Chinese wafer foundries Semiconductor Manufacturing International and Hua Hong Semiconductor both logged an uptick in net profit and revenue in the second quarter from the previous quarter. Chip sales should continue to get better in the second half, an analyst said.

The chip making industry will stage a weak recovery this year, and things should get better in the second half, an analyst who works at a brokerage told Yicai.

After several sluggish quarters, the semiconductor market is slowly rebounding, driven by industries such as consumer electronics, Tang Junjun, president and executive director of Hua Hong, said at the earnings call last Thusday. SMIC had previously said that global customers are becoming more willing to stock up.

SMIC’s net profit in the second quarter more than doubled from the previous quarter, but plunged 59 percent year on year to USD165 million, according to the Shanghai-based company’s latest financial report. Revenue surged 8.6 percent quarter on quarter and 21.8 percent year on year to USD1.9 billion.

Hua Hong’s net profit plummeted 91.5 percent in the three months from the year before ended June 30 to USD6.6 million, but the decline contracted 79 percent from the previous quarter, the Shanghai-headquartered firm said in its most recent earnings report. Revenue slumped 24.2 percent year on year to USD478.5 million, a gain of 4 percent from the previous quarter.

**DATA UNDER STUDY:**

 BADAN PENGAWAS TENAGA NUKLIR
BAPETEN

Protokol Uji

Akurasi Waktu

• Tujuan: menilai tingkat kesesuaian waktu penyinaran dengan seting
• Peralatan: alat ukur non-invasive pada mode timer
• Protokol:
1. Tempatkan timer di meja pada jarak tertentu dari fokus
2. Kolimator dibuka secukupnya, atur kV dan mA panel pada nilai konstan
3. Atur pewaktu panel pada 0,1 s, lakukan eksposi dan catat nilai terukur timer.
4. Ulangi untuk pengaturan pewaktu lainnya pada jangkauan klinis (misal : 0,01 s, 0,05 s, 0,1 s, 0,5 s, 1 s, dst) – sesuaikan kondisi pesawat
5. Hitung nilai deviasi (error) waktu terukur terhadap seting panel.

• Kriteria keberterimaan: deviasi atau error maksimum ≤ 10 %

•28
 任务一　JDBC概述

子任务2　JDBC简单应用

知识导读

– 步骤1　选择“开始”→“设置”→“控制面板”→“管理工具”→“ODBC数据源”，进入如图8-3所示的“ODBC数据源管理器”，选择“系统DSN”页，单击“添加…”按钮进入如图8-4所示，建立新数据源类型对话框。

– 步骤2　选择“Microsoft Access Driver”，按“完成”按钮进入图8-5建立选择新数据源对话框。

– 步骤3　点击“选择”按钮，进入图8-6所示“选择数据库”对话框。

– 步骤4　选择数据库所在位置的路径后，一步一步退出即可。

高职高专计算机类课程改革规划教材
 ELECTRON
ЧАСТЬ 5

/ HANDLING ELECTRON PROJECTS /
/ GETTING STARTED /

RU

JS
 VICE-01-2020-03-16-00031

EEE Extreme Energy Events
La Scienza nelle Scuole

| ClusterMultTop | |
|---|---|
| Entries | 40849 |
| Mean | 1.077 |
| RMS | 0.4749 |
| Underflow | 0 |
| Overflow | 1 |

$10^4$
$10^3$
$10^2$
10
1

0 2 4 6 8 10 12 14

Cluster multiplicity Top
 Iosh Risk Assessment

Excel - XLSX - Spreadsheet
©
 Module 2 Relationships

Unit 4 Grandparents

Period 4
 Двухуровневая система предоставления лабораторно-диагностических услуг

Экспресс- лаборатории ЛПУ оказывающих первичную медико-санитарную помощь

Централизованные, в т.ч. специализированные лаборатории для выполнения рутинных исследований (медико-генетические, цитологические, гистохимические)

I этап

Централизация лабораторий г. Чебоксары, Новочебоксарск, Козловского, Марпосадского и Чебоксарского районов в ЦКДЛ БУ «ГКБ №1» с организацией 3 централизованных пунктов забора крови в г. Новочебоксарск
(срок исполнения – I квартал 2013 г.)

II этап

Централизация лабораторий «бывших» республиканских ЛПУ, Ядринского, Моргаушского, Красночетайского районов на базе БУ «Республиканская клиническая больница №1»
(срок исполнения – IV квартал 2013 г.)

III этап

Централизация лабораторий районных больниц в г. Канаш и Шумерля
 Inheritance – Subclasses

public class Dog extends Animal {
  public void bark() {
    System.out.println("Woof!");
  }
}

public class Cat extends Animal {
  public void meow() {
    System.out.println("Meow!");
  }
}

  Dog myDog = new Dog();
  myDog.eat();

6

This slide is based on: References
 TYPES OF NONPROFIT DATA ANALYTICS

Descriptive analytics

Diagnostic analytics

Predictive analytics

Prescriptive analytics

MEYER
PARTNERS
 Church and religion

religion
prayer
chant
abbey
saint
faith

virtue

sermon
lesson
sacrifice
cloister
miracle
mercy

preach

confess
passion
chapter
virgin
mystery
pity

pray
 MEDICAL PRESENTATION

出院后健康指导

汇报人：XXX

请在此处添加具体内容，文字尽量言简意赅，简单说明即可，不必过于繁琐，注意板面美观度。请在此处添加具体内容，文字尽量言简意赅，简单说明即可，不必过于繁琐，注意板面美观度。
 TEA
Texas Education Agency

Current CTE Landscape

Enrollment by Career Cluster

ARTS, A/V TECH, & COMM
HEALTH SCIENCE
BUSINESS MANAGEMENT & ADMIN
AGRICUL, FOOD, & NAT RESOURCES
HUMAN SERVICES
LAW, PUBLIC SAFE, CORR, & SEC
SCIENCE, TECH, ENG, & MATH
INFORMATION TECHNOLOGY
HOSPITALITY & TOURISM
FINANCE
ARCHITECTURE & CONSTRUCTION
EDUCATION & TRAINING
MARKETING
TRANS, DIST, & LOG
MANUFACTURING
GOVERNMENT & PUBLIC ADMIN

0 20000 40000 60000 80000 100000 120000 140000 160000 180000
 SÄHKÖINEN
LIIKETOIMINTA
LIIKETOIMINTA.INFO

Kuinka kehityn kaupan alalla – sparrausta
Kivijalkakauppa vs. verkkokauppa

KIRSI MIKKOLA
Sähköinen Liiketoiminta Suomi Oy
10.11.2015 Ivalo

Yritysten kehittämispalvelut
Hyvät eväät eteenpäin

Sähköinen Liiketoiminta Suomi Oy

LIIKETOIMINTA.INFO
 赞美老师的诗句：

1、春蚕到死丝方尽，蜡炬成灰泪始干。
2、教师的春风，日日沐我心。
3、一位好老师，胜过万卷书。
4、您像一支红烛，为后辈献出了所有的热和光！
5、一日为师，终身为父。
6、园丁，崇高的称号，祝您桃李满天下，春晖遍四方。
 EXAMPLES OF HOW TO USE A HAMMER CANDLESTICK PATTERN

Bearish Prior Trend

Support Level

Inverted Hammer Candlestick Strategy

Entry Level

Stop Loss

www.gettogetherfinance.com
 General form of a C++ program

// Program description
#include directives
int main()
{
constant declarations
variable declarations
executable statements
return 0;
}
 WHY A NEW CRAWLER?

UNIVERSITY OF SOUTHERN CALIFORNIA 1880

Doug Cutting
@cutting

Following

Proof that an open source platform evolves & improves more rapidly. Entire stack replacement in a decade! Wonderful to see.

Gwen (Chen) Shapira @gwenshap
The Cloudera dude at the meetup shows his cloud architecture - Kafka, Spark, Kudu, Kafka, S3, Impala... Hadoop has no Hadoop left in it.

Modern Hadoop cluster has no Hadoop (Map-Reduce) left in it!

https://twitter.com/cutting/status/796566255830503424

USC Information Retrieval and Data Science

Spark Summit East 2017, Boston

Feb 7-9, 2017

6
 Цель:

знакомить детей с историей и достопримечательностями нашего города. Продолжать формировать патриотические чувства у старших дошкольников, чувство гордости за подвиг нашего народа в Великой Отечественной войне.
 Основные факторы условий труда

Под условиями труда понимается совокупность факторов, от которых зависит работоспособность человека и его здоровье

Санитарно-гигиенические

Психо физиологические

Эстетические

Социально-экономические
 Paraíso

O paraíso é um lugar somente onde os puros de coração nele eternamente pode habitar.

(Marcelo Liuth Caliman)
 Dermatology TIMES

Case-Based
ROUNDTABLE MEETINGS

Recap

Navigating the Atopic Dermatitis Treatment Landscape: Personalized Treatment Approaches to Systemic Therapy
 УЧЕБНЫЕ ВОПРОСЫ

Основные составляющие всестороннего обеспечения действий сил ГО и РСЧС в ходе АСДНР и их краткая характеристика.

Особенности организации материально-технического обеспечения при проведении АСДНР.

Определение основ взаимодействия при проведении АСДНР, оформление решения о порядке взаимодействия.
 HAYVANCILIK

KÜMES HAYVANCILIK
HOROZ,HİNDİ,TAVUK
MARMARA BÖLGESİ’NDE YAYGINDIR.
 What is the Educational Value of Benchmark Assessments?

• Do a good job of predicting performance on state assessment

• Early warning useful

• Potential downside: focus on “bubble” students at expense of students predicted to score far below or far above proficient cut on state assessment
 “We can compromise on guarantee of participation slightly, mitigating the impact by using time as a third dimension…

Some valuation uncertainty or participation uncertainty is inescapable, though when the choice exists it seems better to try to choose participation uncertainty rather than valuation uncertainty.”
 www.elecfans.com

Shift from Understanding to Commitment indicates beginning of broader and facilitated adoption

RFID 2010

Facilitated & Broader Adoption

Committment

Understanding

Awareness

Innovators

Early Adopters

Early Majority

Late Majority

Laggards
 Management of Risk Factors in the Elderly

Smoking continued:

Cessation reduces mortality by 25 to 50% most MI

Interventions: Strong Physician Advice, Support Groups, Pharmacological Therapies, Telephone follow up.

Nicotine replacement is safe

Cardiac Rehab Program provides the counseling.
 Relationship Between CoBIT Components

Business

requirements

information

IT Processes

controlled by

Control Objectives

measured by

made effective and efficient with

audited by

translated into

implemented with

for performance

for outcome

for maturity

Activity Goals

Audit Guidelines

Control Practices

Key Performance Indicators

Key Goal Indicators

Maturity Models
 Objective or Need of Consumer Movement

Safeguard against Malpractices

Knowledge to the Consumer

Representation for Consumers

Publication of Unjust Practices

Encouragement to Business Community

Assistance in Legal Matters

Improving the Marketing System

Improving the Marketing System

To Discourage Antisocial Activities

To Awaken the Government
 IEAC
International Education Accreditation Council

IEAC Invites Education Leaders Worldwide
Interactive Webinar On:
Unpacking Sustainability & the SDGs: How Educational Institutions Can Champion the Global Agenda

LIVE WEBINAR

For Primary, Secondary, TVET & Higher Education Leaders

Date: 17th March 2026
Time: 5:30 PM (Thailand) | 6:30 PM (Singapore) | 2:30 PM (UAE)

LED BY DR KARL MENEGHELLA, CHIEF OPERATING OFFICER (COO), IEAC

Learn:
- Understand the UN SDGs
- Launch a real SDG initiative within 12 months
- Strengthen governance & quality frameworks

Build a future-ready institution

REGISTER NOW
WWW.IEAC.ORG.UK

**PROMPT 1:**
Update the article on Chinese chip foundries from "Chinese wafer foundries" to "an analyst said.", replacing "wafer foundries" with "contract chipmakers".
**PROMPT 2:**
In the article on Chinese chip foundries, by what percentage did SMIC's second-quarter revenue rise year on year?
**PROMPT 3:**
Resume the article on Chinese chip foundries, continuing from its last sentence.
The listing comes from a different source than the article on Chinese chip foundries.

**YOUR RESPONSE 1:**
Chinese contract chipmakers Semiconductor Manufacturing International and Hua Hong Semiconductor both logged an uptick in net profit and revenue in the second quarter from the previous quarter. Chip sales should continue to get better in the second half, an analyst said.

**YOUR RESPONSE 2:**
21.8 percent

**YOUR RESPONSE 3:**
The gross profit margin and capacity utilization rate of the two companies are also slowly improving. SMIC’s gross profit margin in the second quarter was 13.9 percent, a gain of 0.2 percentage point from the previous quarter, while Hua Hong’s was 10.5 percent, up 4.1 percentage points. SMIC’s and Hua Hong’s capacity utilization rates increased by 4.4 percentage points and 6.2 percentage points from a quarter ago, respectively.

SMIC said it is expecting revenue to jump between 13 percent and 15 percent in the third quarter from the previous three months, with a gross margin of between 18 percent and 20 percent. But its estimations for the second half remain cautious.

The market should pick up in the second half, and the company is eager for orders, Hua Hong said. The firm expects revenue in the three months ending Sept. 30 to be between USD500 million and USD520 million with a gross margin of between 10 percent and 12 percent.